Learning-Based Efficient Phase- Amplitude Modulation and Hybrid Control for MRI-Guided Focused Ultrasound Treatment

Abstract

Magnetic resonance-guided focused ultrasound (MRg-FUS) has become attractive, accredited to its non-invasive nature. However, ultrasound beams focusing and steering is still challenging owing to aberrations induced by soft tissue heterogeneity. In particular for beam motion control to ensure real-time and precise tracking in the deep-seated region over abdominal organs, while considering full-wave propagation. To this end, we proposed a closed-loop hybrid control scheme and a learning-based modulation model for robot-assisted MRg-FUS treatments.
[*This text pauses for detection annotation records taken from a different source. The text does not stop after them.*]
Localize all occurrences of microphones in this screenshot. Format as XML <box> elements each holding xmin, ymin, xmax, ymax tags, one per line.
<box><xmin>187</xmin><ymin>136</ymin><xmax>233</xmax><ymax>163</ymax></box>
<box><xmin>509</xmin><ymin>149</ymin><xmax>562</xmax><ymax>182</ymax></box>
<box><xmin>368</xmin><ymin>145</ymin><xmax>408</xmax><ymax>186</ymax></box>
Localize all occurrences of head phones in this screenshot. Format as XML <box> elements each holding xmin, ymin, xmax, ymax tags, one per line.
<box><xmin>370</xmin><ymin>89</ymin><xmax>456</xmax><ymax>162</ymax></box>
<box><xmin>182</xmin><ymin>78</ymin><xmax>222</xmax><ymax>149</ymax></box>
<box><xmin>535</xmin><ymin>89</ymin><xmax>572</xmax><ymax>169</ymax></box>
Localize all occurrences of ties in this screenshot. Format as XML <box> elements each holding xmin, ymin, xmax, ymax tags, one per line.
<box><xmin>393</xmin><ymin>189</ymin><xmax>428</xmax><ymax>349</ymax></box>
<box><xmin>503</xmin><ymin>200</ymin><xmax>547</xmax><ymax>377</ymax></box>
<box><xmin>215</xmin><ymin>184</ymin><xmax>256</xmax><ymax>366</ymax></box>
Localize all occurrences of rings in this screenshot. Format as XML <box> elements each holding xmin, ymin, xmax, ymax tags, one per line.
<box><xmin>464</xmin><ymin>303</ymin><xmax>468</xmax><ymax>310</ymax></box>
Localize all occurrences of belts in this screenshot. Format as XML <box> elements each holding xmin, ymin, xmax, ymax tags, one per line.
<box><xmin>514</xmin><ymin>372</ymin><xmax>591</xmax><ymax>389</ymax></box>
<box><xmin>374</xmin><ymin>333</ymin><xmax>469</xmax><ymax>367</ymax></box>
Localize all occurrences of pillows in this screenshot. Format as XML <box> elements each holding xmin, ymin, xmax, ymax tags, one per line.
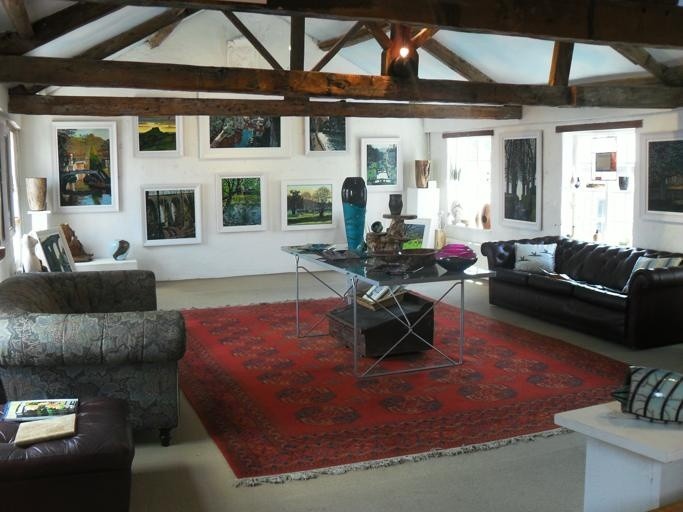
<box><xmin>623</xmin><ymin>256</ymin><xmax>681</xmax><ymax>294</ymax></box>
<box><xmin>512</xmin><ymin>239</ymin><xmax>558</xmax><ymax>277</ymax></box>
By introducing a rapid phase estimator to provide an efficient (<3 ms) solution, the robust H∞ controller enables real-time and accurate tracking (0.30 mm) without prior knowledge of heterogeneous media, even under unknown disturbances. Our model enables rapid (2.65 ms) phase-amplitude modulation and precise targeting (mean 0.35 mm, max. 0.65 mm), meeting clinical standard. Focal obliquity is significantly 'aligned' to only 2.7°. Results from sensitivity analysis and transducer design also support the model's clinical feasibility and potential in widespread MRg-FUS treatments.